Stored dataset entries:
=======

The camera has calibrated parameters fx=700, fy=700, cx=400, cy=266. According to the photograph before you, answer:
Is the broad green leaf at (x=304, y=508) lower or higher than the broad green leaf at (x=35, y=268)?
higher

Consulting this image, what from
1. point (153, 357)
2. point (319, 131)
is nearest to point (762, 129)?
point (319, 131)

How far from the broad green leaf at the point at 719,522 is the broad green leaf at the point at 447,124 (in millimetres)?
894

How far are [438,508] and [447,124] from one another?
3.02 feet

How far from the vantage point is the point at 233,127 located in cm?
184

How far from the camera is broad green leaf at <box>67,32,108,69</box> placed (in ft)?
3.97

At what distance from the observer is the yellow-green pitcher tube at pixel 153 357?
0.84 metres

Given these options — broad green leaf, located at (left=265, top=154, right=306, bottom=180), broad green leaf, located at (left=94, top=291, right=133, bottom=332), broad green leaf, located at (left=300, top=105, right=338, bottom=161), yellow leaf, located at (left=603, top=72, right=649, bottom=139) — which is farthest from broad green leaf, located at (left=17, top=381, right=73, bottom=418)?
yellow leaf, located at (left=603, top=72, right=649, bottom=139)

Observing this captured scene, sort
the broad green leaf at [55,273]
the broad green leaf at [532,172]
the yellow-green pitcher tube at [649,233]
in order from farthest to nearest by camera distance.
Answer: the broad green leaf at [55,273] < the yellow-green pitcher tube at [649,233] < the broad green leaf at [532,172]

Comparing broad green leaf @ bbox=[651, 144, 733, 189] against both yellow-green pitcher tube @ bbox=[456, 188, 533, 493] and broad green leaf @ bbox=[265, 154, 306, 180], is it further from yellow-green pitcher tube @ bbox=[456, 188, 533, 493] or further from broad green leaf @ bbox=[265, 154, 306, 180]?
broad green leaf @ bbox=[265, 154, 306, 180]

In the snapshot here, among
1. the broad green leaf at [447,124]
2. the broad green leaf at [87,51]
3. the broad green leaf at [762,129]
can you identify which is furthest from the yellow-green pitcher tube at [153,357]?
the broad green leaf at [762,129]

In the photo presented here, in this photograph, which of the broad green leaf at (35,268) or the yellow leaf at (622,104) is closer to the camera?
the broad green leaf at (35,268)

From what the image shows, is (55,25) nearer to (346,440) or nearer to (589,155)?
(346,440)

=======

→ **EXERCISE REQUIREMENTS**
Reproduce the entries from the line with "In the snapshot here, among" through the end of the entries, renaming "yellow-green pitcher tube" to "green pitcher tube" and leaving everything else unchanged.

→ **COMPLETED TASK**
In the snapshot here, among
1. the broad green leaf at [447,124]
2. the broad green leaf at [87,51]
3. the broad green leaf at [762,129]
can you identify which is furthest from the green pitcher tube at [153,357]?
the broad green leaf at [762,129]

In the photo presented here, in this photograph, which of the broad green leaf at (35,268) or the yellow leaf at (622,104) is closer to the camera?
the broad green leaf at (35,268)

From what the image shows, is (55,25) nearer to (346,440) or nearer to (589,155)?
(346,440)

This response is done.